Dans un contexte de tension entre la Fédération australienne de rugby et ses franchises, Michael Cheika, le coach des Wallabies, apparaît comme un pacificateur. Il appelle à l'unité du rugby en Australie.  

C'est désormais officiel le format du Super Rugby évoluera la saison prochaine. 15 équipes s'affronteront dans le championnat de l'hémisphère sud au lieu de 18. Conséquence directe : une équipe australienne est condamné à perdre sa licence la saison prochaine. Une situation qui a fortement tendu les relations entre la Fédération australienne de rugby (ARU) et ses franchises. La Western Force a notamment engagé des actions juridiques à l'encontre de l'ARU estimant que les « conditions d'équité pour évaluer les Rebels et la Force n'étaient pas respectées ». Il faut dire que les franchises n'ont pas leur mot à dire sur les décisions de la Sanzaar. Ce contorsium des Fédérations nationales qui gèrent le Super Rugby. 

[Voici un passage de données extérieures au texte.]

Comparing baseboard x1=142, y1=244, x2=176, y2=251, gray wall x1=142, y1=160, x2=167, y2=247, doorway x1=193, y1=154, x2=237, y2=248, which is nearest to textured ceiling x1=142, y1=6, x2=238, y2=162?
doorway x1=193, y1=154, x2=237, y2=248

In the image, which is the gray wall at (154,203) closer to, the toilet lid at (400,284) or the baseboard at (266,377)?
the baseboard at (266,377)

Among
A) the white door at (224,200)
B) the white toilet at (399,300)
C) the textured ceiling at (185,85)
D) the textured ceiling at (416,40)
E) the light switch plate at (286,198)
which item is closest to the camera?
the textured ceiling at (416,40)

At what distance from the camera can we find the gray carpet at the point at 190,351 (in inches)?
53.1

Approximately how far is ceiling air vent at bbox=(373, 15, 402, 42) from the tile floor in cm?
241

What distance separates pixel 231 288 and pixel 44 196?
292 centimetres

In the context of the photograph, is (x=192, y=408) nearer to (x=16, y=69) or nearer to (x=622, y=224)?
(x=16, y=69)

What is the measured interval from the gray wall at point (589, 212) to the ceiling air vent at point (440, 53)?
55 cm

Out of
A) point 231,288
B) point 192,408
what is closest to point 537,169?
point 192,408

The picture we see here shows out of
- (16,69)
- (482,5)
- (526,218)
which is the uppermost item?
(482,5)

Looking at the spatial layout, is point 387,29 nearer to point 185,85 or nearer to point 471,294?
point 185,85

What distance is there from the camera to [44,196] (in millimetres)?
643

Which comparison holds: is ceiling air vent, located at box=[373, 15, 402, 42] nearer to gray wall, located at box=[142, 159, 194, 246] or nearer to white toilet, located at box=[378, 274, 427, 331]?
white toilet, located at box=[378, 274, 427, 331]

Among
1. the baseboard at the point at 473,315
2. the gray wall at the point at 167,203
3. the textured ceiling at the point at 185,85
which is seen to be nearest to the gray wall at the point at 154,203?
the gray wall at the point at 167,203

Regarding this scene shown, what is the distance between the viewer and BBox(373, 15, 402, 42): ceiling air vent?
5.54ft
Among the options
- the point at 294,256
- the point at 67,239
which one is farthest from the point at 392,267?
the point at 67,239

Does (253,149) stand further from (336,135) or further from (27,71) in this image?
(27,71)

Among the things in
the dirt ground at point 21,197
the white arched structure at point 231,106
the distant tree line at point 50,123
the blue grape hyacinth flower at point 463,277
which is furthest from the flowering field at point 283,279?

Et chacun y est déjà allé de son commentaire à propos de ce climat difficile pour le rugby australien. Dernier en date, Michael Cheika. L'entraîneur des Wallabies s'est exprimé dans la presse de son pays pour la première fois sur le retrait de licence d'une franchise australienne. « Dans un format à cinq équipes, il y a plus de joueurs qui sont susceptibles d'évoluer sur le terrain . Chance Peni n'aurait jamais eu d'opportunités, s'il n'y avait eu que quatre franchises », commente l'ancien coach des Waratahs. 

 

En désaccord avec Eddie Jones

Principal argument des soutiens au retrait d'une franchise dans la poule australienne : relever le niveau de l'équipe. C'est en creux ce que pense Eddie Jones. « Le rugby australien n'a jamais été aussi fort que lorsqu'il y avait encore trois équipes dans le Super Rugby », confiait ainsi l'actuel entraîneur du XV de la Rose dans les médias néo-zélandais. Jones va encore plus loin. Il pense que l'ARU a commis une erreur en créant deux nouvelles franchises dans des villes où le rugby n'a aucun poids. Il est vrai que ce soit pour les Rebels à Melbourne et la Western Force à Perth, le football australien y est beaucoup plus populaire. 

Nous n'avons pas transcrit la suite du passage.